Many observers believe that Tyler was wrongfully convicted, as his trial and defense were seriously flawed. Tyler's cause was taken up again in 2007 by human rights organizations and a variety of public figures after his case was reviewed by a columnist of the New York Times. In 2012 the United States Supreme Court ruled that persons who were minors at the time of a crime for which they were convicted, could not be sentenced to life imprisonment without parole, and applied this retroactively. It ordered state courts to review such cases. Tyler was released in 2016 after the state arranged a plea deal. He pleaded guilty to manslaughter, which had a maximum sentence of 21 years; since he had already served nearly twice that, he was released from prison.

Background
Gary Tyler is one of eleven children of Juanita and Uylos Tyler of St. Rose, Louisiana. His father was a maintenance worker who sometimes held three jobs; his mother worked as a domestic. His father died in 1989 of heart trouble. Tyler and his siblings attended local schools, which were segregated into the 1970s. When he was 16, he began to take the bus to Destrehan High School. Previously all-white, the school had conducted court-ordered desegregation since 1968, bussing black students to the school. In the school sessions in 1974, racial tensions had been rising, with fights breaking out in the halls and at games.

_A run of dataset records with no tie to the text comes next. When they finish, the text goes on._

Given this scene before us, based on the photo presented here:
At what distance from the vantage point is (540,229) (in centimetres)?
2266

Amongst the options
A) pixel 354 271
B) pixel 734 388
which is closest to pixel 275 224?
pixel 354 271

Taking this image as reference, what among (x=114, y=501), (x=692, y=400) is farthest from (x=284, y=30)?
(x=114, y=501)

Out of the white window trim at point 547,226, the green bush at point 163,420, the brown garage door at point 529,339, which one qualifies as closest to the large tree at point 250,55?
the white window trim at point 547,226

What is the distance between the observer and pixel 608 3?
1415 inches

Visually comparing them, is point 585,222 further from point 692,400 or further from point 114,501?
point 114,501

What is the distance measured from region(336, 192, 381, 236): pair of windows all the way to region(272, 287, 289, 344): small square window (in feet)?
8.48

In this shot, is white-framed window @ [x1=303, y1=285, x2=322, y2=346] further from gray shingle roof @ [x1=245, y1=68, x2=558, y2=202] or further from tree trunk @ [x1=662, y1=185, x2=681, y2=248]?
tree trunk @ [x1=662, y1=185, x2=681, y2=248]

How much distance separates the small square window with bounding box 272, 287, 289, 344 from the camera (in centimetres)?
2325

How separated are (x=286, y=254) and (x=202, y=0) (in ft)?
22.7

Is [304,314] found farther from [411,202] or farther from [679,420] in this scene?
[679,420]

The white community continued to resist desegregation and black students were harassed at the school by white students.

Events
In 1974 formerly all-white Destrehan High School in St. Charles Parish was filled with racial tensions among the students as the administration reluctantly integrated, 20 years after the ruling of Brown v. Board of Education (1954). The school board bussed black students to the school to achieve this. Because of fights breaking out and a violent protest being conducted by white students, officials closed the school early the day of the events.

Black students were sent home on their regular bus. On October 17, 1974, Tyler was 16 and on the bus. As they were leaving Destrehan High School, the bus was attacked by an angry mob of 100-200 whites, mostly students. The whites were angry about integration at the school. Timothy Weber, a 13-year-old boy standing outside the bus with other classmates, was shot and fatally wounded. He later died. Police searched the bus more than once, but no gun was ever found. The bus driver said he believed the shot had come from outside. All the students from the bus were taken to the police station and interrogated under extreme pressure.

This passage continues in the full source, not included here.